2)外国人の株式先物手口は2/13から「売り転換」
・外国人株式先物手口 2/7 2/8 2/9 2/10 2/13 2/14 2/15
先物枚数 +6,426枚買 +610 ▲2,522売 +4,890 ▲3,402 ▲702 ▲3,484
日経平均の値動き ▲8円 ▲79 ▲22 +86 ▲243 +175 ▲100
3)金利上昇局面で株価上昇の可能性がある「銀行・保険」業種
・銀行 : 利ざや拡大で業績上昇
保険 : 金利上昇で運用利益上昇
4)日銀金融政策決定会合
・黒田総裁が、白川・前総裁から引き継いだのは任期終了を待たず、副総裁任期終了日だった。今回の副総裁の任期終了日は3/19。黒田総裁の任期は4月8日までだが、任期終了を待たず、前倒し辞任の可能性がある。
・日銀の金融政策決定会合
3/09~10 黒田総裁の前倒し辞任した場合に新総裁出席
4/27~28 任期終了が4/8になる場合に新総裁出席
次期日銀総裁の方針次第で株価の方向性が転換する可能性があり、注目したい。
自己の信念へのこだわりが強い黒田総裁で、世界の金融動向と乖離が進み、世界の投資家から日本債券への売りを仕掛けられるようになっているだけに、株式市場への影響も大きいと見られるため、警戒したい。
●3.企業動向
1)出光興産 発行済み株式の9.7%、600億円上限に自社株買い決議(ロイター)
2)ハイデイ日高 全商品の9割の70品目、最大50円値上げ(テレ朝)
●4.企業業績
1)楽天 通期最終損益▲3,728億円赤字、4年連続過去最大の赤字、携帯事業(NHK)

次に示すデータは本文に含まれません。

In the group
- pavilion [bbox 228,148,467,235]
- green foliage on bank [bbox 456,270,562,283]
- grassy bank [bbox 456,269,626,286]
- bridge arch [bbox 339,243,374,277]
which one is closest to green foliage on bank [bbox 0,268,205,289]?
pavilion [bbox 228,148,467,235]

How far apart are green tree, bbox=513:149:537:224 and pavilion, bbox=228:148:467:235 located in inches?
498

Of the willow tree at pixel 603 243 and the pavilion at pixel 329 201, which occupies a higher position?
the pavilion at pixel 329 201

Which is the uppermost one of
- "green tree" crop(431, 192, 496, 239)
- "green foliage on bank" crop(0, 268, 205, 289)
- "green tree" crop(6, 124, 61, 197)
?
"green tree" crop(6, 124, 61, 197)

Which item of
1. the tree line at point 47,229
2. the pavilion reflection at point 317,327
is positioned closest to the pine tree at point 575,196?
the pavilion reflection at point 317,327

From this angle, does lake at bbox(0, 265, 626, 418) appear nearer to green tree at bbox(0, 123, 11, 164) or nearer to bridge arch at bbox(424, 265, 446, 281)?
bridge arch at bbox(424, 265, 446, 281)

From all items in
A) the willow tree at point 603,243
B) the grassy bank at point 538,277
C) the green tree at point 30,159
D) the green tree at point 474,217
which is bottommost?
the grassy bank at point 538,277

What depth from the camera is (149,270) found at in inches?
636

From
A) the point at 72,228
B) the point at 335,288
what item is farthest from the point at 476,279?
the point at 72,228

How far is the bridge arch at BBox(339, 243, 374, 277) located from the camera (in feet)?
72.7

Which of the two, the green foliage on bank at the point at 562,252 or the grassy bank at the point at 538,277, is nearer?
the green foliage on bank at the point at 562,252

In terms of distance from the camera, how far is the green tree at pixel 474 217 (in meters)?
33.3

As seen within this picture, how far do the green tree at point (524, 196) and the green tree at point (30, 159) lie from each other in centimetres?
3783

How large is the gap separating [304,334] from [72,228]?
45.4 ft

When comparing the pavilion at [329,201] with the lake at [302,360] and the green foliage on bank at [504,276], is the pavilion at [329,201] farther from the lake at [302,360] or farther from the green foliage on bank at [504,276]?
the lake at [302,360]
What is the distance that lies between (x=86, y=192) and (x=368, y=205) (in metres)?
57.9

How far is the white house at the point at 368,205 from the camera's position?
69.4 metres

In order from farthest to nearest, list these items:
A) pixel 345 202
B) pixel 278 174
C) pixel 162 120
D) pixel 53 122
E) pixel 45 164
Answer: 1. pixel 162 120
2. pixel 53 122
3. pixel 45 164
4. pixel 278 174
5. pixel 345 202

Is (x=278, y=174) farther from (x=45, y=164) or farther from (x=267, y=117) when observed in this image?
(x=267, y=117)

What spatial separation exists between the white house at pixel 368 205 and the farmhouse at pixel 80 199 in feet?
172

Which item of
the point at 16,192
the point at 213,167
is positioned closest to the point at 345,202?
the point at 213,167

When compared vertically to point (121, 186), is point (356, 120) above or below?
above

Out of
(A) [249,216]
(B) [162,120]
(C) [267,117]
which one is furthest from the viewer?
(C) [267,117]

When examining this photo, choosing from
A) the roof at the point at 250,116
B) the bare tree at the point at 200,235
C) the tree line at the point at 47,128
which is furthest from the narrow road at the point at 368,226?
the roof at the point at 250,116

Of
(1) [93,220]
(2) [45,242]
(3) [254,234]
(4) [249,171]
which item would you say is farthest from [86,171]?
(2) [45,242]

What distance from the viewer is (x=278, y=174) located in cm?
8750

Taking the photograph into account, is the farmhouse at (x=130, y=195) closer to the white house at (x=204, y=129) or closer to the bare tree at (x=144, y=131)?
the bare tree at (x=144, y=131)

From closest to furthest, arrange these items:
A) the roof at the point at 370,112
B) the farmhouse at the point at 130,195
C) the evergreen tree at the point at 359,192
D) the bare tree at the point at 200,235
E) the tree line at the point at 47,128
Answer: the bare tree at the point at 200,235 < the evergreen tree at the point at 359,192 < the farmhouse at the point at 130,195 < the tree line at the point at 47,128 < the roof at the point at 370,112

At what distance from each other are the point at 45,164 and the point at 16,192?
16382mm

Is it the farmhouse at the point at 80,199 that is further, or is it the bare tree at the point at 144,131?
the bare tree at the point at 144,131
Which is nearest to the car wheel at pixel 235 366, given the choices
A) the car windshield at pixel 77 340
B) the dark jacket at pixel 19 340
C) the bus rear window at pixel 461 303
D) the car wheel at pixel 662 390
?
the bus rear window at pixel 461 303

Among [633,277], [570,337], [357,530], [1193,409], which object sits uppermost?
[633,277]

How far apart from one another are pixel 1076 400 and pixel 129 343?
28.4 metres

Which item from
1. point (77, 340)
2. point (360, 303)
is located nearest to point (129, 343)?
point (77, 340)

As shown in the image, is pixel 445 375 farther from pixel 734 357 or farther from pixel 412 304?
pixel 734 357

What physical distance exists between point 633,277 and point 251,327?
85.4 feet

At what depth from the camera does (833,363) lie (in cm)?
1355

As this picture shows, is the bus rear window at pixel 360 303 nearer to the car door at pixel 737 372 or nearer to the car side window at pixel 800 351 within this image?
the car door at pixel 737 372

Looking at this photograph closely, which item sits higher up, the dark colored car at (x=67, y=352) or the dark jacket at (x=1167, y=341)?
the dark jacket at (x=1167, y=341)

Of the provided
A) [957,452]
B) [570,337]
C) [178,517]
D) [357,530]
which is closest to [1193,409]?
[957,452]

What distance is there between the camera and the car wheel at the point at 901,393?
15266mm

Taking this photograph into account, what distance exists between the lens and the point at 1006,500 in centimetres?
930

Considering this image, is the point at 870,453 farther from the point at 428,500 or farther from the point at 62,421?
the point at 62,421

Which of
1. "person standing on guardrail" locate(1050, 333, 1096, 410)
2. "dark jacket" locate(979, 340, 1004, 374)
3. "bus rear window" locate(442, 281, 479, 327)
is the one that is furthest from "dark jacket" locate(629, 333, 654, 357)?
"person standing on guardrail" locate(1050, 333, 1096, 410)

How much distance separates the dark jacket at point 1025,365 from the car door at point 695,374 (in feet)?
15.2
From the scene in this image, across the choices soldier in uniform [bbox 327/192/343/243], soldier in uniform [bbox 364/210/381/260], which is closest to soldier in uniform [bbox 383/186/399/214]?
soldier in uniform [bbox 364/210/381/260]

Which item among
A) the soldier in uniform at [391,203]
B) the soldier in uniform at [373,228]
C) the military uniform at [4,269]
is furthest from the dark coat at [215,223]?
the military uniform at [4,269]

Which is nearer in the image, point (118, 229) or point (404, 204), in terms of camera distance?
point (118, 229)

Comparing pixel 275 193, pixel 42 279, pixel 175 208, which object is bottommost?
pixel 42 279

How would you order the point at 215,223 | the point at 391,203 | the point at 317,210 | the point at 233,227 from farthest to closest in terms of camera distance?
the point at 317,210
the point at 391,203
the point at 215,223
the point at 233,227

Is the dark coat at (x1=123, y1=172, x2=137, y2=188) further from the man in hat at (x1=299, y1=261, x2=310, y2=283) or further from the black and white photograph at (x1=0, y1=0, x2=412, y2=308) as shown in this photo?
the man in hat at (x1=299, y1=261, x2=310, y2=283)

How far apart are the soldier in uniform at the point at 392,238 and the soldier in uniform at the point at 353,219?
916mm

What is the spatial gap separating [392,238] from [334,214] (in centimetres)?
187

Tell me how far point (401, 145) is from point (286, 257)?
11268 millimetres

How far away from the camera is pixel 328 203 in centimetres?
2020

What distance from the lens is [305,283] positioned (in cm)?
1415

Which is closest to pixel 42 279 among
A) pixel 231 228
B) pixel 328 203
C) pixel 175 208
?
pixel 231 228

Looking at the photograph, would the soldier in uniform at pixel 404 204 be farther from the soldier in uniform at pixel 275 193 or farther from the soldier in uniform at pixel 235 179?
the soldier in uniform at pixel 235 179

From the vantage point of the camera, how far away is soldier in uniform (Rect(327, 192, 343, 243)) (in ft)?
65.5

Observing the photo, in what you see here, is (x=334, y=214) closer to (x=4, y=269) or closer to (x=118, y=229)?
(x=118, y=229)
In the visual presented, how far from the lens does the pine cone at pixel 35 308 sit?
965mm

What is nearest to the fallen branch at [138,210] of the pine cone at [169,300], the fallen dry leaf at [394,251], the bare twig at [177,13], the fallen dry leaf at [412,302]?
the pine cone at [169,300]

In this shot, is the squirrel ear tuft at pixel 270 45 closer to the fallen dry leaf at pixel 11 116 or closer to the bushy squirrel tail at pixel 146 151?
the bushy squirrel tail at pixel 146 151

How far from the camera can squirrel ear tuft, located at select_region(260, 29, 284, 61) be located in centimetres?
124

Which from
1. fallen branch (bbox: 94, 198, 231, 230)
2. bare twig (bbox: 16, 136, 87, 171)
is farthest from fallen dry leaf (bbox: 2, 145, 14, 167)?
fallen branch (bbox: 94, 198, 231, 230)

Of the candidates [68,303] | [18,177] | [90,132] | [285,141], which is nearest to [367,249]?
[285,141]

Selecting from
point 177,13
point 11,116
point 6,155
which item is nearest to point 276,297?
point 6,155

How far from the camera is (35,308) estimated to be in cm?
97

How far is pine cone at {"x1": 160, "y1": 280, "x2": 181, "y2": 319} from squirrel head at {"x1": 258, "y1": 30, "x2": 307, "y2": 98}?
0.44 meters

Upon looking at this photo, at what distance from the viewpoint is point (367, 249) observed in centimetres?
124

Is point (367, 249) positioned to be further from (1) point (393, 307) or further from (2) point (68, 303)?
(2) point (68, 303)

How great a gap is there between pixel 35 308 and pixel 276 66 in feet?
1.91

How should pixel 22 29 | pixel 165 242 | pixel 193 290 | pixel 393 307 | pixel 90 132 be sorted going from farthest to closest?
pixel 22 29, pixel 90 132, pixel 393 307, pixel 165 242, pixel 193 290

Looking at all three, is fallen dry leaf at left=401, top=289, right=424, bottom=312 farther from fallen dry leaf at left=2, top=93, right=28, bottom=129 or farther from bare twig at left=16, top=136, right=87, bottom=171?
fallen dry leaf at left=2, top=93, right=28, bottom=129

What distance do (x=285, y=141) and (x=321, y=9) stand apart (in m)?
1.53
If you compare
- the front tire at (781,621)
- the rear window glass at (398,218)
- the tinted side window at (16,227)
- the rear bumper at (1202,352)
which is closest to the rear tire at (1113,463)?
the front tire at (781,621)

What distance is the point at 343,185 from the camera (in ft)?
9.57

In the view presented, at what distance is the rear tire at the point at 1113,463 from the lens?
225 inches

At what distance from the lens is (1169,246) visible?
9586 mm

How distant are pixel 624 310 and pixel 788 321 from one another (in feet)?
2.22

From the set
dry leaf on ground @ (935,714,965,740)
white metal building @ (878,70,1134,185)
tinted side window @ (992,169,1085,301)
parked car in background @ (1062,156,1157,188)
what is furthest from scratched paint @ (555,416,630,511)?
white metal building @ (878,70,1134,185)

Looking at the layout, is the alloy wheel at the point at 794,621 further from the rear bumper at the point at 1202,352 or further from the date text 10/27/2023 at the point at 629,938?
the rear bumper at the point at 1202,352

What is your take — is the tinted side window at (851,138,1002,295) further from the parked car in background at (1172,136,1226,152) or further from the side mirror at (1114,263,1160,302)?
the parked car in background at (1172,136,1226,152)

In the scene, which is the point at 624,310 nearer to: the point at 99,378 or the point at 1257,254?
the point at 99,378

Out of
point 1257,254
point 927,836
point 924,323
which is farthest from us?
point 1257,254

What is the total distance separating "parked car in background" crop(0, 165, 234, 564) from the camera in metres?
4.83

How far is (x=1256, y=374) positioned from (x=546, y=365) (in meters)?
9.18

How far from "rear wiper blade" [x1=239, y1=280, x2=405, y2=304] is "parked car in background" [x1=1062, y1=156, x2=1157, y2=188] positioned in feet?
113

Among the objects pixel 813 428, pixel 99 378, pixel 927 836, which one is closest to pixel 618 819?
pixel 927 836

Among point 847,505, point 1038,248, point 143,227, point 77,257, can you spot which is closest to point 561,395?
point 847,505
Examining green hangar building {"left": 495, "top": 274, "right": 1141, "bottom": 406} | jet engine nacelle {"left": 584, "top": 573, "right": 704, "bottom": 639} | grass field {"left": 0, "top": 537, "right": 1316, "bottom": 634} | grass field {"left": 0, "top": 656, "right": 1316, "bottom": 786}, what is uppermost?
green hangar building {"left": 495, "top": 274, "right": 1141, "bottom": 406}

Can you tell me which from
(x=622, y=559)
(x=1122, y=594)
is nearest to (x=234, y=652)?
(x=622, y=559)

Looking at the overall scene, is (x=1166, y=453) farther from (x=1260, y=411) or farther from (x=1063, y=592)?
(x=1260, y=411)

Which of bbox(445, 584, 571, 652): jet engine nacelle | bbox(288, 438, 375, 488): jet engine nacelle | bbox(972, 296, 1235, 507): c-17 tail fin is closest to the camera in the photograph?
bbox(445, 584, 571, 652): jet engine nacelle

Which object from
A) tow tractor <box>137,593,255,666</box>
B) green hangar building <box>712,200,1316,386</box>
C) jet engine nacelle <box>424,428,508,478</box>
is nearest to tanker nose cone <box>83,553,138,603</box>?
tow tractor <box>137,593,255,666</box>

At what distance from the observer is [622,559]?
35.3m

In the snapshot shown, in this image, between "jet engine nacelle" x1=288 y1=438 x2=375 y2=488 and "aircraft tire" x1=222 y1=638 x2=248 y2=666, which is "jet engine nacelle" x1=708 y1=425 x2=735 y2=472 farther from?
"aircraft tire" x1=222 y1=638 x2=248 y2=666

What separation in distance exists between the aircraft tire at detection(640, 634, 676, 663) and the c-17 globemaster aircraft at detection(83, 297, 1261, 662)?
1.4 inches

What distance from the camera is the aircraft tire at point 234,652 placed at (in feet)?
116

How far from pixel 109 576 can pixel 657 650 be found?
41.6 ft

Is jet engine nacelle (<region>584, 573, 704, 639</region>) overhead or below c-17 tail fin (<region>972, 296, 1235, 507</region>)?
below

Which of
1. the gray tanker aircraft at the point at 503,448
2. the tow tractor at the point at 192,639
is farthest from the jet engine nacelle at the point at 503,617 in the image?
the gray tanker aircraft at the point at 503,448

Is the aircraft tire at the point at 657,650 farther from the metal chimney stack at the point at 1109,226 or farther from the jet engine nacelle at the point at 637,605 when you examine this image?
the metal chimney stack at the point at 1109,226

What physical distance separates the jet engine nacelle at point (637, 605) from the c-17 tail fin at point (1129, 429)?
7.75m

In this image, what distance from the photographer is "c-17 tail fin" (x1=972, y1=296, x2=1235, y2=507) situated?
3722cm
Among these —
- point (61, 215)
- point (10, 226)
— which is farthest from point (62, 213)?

2)すかいらーく 通期最終損益▲63億円赤字、郊外店で集客振るわず(NHK)
3)ロイヤル 通期最終損益+27億円黒字、行動制限緩和と付加価値高いメニュー(NHK)
4)クボタ 通期最終利益+1,561億円黒字、前期比▲10.6%減、原材料・物流高(読売新聞)
5)東京電力 4~12月最終赤字▲6,509億円、火力発電の燃料価格高騰で(TBS)
■IV.注目銘柄(投資は、ご自身の責任でお願いします)
・2502 アサヒ 業績堅調。
・4507 塩野義 業績好調。
・6548 旅工房 回復期待。